(Problem requirements): From the first line to the last, output the data exactly as it stands, minus its pictures.

(Excerpted data):

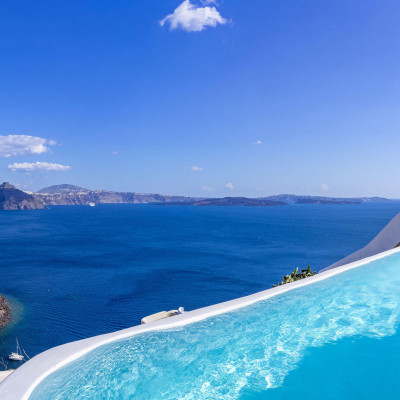 Canaves Oia Suites image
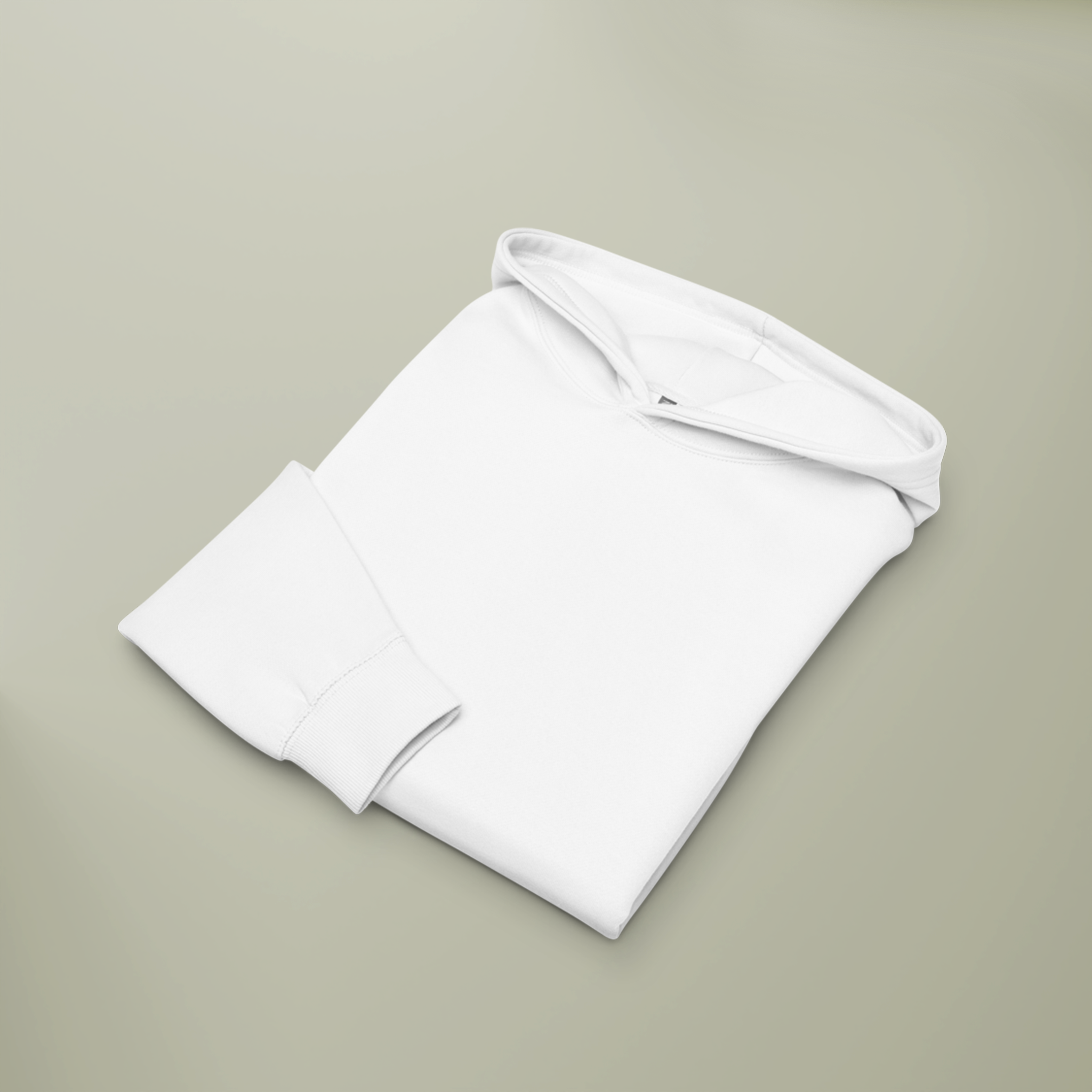 Men's Box Hoodie - Thumbnail Image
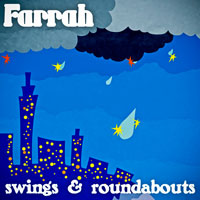 Lojinx LJX019 - Farrah - Swings and Roundabouts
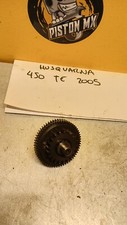 PIGNON DEMARREUR HUSQVARNA 450 TE 2005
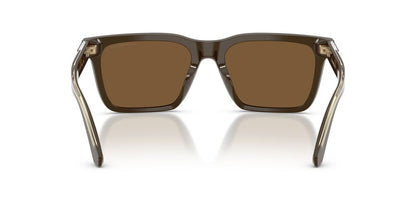 Gafas De Sol Emporio Armani EA4262U Café/Café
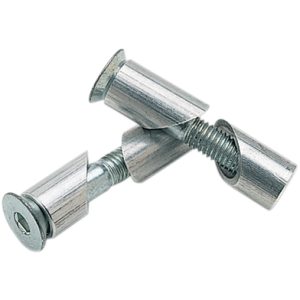 Moose Racing Taper Lock Replacement Aluminum Handguard Outer Mounts-0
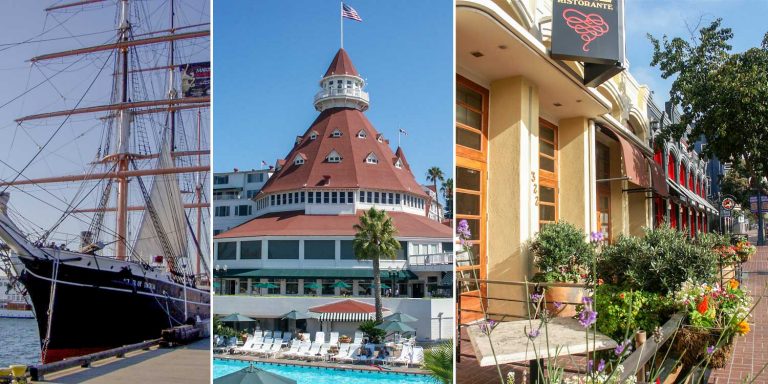 San Diego, Kalifornien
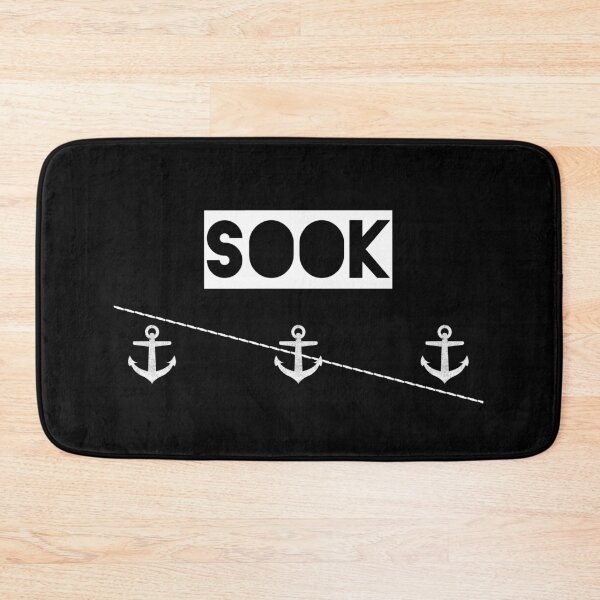 Item preview, Sook || Newfoundland and Labrador || Gifts || Souvenirs || Clothing designed and sold by SaltWaterOre.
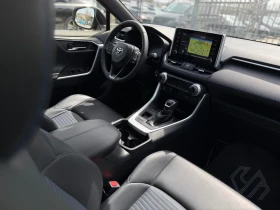 Toyota Rav4 2.5 PHEV E-CVT PREMIUM 185HP - 23900 € / 46744.34 лв. - 75117166 12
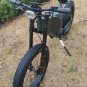 15,000W ARMY MOTHER POWER mountain Ebike 120km/h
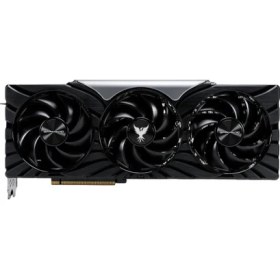 Resim Gainward Geforce Rtx5070 Phoenix 12Gb Gddr7 192Bit Gaming (Oyuncu) Ekran Kartı 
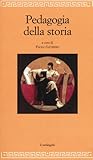 Pedagogia della storia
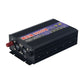 3000W Pure Sine Wave Power Inverter Input 24V Output 220V for Household Appliances Solar Power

(Exercise solution):
 Canaves Oia Suites image
 Men's Box Hoodie - Thumbnail Image
 Lojinx LJX019 - Farrah - Swings and Roundabouts
 PIGNON DEMARREUR HUSQVARNA 450 TE 2005
 Gafas De Sol Emporio Armani EA4262U Café/Café
 Moose Racing Taper Lock Replacement Aluminum Handguard Outer Mounts-0
 San Diego, Kalifornien
 Item preview, Sook || Newfoundland and Labrador || Gifts || Souvenirs || Clothing designed and sold by SaltWaterOre.
 Toyota Rav4 2.5 PHEV E-CVT PREMIUM 185HP - 23900 € / 46744.34 лв. - 75117166 12
 15,000W ARMY MOTHER POWER mountain Ebike 120km/h
 Resim Gainward Geforce Rtx5070 Phoenix 12Gb Gddr7 192Bit Gaming (Oyuncu) Ekran Kartı 
 Pedagogia della storia
 3000W Pure Sine Wave Power Inverter Input 24V Output 220V for Household Appliances Solar Power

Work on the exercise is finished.